**SOURCE PASSAGE:**
================================

- Center fielder
- Born: August 31, 1968 (age 57) Mobile, Alabama
- Batted: BothThrew: Right

MLB debut
- July 10, 1992, for the New York Mets

Last MLB appearance
- October 4, 1992, for the New York Mets

MLB statistics
- Batting average: .187
- Home runs: 0
- Runs batted in: 1

CPBL statistics
- Batting average: .264
- Home runs: 0
- Runs batted in: 5
- Stats at Baseball Reference

Teams
- New York Mets (1992); Brother Elephants (1998);

= Pat Howell (baseball) =

American baseball player (born 1968)

Patrick O'Neal Howell (born August 31, 1968) is an American former professional baseball player. He played part of one season in Major League Baseball for the New York Mets in 1992, primarily as a center fielder. He also played one season in the Chinese Professional Baseball League in 1998. Howell's strength as an athlete was blazing speed. He stole a lot of bases in the minor leagues and exhibited brilliant defense as a centerfielder wherever he played, including in the major leagues as a member of the New York Mets. However, he was not a strong hitter.

==Early life==
Howell was born in Mobile, Alabama and attended Vigor High School in Prichard, Alabama.

== Professional career ==

=== New York Mets ===
The Mets initially drafted Howell in the 9th round of the 1987 amateur draft. After playing with their minor league baseball system for five seasons, he made his major league debut in 1992. He got a hit in his first big league at bat against the Astros' Pete Harnisch. That season, he batted a .187 with no home runs and 1 run batted in in 79 at bats over 31 games.

=== Minor leagues and overseas ===
After the 1992 season, he was traded to the Minnesota Twins for Darren Reed. After playing one season in their farm system without returning to the majors, he became a free agent and re-signed with the Mets. After one season with the Mets, he left the affiliated minors, playing in the Mexican League from 1995 to 1997.

In 1998, Howell crossed the Pacific to play for the Brother Elephants in Taiwan, batting .264 in 24 games. He returned to the United States in 1999 with the Duluth–Superior Dukes in the Northern League. He played the next four seasons with the Nashua Pride of the Atlantic League before suffering a knee injury in July 2004. He tried to come back the following year but did not play professionally again.

As a minor leaguer, Howell batted .249 with 20 home runs and 290 runs batted in 1133 games.

================================

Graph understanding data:

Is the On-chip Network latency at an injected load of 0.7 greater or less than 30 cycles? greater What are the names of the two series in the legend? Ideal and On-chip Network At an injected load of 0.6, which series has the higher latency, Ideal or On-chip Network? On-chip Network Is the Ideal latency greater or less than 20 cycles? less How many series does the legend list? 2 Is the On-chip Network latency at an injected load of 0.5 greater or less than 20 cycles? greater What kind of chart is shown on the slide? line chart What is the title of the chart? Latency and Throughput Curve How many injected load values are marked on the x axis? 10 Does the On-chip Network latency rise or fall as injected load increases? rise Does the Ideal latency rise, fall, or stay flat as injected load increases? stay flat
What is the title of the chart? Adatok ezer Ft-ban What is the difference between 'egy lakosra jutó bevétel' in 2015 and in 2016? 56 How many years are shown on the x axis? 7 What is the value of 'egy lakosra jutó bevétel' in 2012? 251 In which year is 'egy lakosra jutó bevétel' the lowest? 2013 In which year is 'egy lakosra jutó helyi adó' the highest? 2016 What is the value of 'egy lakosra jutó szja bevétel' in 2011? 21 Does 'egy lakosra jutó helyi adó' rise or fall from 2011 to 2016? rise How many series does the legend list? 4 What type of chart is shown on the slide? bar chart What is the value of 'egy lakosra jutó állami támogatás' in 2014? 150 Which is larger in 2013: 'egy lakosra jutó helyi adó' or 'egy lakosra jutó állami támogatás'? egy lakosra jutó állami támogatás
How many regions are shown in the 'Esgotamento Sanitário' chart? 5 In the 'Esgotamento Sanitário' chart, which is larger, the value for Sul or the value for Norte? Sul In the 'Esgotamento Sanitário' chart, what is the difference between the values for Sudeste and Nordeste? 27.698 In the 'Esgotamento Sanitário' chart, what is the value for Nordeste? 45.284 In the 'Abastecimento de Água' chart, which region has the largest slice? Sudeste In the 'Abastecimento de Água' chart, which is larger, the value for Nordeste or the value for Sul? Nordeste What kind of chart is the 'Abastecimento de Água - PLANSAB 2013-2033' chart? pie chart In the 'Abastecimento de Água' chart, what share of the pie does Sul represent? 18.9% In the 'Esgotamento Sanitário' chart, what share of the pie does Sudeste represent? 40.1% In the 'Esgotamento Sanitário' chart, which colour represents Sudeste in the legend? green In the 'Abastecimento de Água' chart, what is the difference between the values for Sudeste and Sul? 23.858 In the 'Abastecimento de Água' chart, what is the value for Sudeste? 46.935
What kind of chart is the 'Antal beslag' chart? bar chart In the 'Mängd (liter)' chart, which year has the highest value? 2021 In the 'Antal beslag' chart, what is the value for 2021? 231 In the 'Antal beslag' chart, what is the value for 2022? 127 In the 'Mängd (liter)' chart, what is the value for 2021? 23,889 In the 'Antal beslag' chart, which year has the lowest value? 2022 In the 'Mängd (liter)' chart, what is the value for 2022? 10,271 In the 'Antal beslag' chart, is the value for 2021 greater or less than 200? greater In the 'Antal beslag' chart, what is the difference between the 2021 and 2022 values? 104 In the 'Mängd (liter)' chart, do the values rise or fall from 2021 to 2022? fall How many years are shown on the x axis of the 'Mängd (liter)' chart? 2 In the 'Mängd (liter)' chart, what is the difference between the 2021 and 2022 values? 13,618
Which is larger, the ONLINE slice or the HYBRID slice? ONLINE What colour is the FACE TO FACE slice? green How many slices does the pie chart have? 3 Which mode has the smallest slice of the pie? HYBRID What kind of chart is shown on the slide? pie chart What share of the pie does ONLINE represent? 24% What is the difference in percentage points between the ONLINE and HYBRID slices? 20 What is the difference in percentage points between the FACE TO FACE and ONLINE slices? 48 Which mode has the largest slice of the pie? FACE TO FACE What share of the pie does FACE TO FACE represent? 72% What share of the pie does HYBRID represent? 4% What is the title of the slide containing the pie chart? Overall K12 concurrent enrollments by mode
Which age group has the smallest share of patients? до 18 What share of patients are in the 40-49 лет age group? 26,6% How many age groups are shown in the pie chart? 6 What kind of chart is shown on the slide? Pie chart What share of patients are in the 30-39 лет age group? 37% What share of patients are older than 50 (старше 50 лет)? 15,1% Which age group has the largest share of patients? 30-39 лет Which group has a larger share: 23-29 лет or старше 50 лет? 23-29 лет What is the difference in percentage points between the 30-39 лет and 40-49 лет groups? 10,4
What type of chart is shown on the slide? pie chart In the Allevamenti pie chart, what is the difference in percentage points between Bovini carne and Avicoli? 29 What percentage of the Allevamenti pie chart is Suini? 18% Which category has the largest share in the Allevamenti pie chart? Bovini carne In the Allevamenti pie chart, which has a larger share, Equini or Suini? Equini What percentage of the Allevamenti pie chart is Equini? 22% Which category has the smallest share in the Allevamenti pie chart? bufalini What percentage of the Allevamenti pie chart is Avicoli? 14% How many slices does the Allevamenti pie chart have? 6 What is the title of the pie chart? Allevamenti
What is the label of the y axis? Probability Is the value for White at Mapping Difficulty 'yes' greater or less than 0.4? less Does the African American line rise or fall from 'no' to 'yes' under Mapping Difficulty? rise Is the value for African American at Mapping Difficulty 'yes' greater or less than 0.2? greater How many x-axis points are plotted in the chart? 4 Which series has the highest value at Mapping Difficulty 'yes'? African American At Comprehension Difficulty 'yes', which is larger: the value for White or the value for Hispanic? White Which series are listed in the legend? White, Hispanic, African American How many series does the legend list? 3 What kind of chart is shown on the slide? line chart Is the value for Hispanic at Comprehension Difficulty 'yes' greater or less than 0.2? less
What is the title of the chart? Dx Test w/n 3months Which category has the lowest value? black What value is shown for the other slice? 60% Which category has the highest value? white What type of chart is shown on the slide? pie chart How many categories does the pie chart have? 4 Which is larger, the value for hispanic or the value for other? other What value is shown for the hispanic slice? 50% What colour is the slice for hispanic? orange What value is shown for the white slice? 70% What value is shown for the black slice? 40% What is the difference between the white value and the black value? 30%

================================

**TASK DIRECTIONS:** List every league that the Pat Howell biography names with a proper name.

**RESULT OF THE TASK:** Major League Baseball, Chinese Professional Baseball League, Mexican League, Northern League, Atlantic League